_GOAL 1_.
Transcribe the passage on capital markets from "Quarterly economic indicators" to "present 15.5m SAAR.".

_EXTRACTED TEXT_.
^^^^^^^^

The first
web-log of 2013 highlighted today's upbeat perspective within western
capital markets; a bell-weather illustration undoubtedly seen in the
substantial up-tick of auto stocks over recent months.
Improving Economic Stability -
This undoubtedly assisted by the
on-going promise of ‘back-stop liquidity availability from the ECB
through OMT across the EU, itself a confidence stabiliser which in
reality hopes markets and economies will self-propel over the
mid-term, this monumental action accompanies by postponement and
dilution of the American ‘fiscal cliff’ by yet again raising the
budget ceiling, which maintains a QE stance, relieves companies of a
heavy tax burden so aiding investment impetus.
Quarterly economic indicators continue
their habitual 'mixed' trend, whilst equities markets have, as ever,
sought to pre-empt the improving broader economic climate, daily news
stories reflect a general cautious attitude amongst the moments of
delightful surprise: a prime example being America’s massive
rebound in auto sales seeing a present 15.5m SAAR.

^^^^^^^^

_ITEMS_.
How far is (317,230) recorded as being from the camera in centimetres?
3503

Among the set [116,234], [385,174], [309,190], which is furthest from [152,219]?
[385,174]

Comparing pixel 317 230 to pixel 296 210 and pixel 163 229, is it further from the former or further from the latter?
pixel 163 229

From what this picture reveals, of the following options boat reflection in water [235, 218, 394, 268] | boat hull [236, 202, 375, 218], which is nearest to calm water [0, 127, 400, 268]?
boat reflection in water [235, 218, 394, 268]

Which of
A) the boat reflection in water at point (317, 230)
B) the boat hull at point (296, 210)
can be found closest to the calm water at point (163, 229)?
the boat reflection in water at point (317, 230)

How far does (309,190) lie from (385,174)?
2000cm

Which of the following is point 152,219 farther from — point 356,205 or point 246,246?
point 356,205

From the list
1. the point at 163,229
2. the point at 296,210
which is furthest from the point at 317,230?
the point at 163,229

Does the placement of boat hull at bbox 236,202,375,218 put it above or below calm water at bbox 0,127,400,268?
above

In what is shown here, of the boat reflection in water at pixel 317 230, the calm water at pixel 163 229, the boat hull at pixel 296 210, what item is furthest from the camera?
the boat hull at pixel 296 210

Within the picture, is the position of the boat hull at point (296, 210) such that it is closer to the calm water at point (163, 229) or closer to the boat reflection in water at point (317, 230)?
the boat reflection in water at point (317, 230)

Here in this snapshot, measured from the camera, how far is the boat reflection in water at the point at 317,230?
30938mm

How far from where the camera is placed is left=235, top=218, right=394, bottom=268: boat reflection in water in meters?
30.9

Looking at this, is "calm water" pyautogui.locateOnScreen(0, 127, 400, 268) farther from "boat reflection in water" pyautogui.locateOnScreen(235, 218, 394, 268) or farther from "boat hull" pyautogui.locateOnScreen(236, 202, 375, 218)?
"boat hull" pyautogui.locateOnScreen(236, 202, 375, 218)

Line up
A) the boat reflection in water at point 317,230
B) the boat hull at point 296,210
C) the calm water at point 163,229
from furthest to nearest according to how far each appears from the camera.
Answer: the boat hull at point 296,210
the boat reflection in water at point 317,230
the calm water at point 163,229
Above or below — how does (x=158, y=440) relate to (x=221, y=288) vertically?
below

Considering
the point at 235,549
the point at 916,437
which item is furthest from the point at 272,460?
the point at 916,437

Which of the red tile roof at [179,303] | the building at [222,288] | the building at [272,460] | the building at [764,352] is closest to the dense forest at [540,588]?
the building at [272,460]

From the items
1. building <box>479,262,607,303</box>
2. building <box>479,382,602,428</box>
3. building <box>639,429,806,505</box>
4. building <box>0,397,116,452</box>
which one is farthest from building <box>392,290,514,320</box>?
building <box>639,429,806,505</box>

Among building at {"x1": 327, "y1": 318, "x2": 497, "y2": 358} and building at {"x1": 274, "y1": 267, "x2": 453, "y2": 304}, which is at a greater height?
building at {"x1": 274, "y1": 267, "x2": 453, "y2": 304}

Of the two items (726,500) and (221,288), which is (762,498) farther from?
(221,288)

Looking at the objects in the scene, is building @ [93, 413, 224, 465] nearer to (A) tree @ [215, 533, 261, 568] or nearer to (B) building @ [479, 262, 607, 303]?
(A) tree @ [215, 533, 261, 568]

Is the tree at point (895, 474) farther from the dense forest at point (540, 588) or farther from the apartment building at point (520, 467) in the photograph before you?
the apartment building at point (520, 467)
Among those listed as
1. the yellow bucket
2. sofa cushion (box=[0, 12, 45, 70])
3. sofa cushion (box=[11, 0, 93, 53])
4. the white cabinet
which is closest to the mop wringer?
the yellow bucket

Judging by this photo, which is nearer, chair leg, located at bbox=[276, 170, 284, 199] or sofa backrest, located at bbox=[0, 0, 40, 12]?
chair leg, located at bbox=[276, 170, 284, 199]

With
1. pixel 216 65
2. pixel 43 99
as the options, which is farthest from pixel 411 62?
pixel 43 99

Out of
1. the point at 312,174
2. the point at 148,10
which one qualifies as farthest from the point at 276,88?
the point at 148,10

^^^^^^^^

_GOAL 2_.
Pull out each line of the listing that contains the word "what".

_EXPECTED ANSWER 1_.
Quarterly economic indicators continue
their habitual 'mixed' trend, whilst equities markets have, as ever,
sought to pre-empt the improving broader economic climate, daily news
stories reflect a general cautious attitude amongst the moments of
delightful surprise: a prime example being America’s massive
rebound in auto sales seeing a present 15.5m SAAR.

_EXPECTED ANSWER 2_.
From what this picture reveals, of the following options boat reflection in water [235, 218, 394, 268] | boat hull [236, 202, 375, 218], which is nearest to calm water [0, 127, 400, 268]?
In what is shown here, of the boat reflection in water at pixel 317 230, the calm water at pixel 163 229, the boat hull at pixel 296 210, what item is furthest from the camera?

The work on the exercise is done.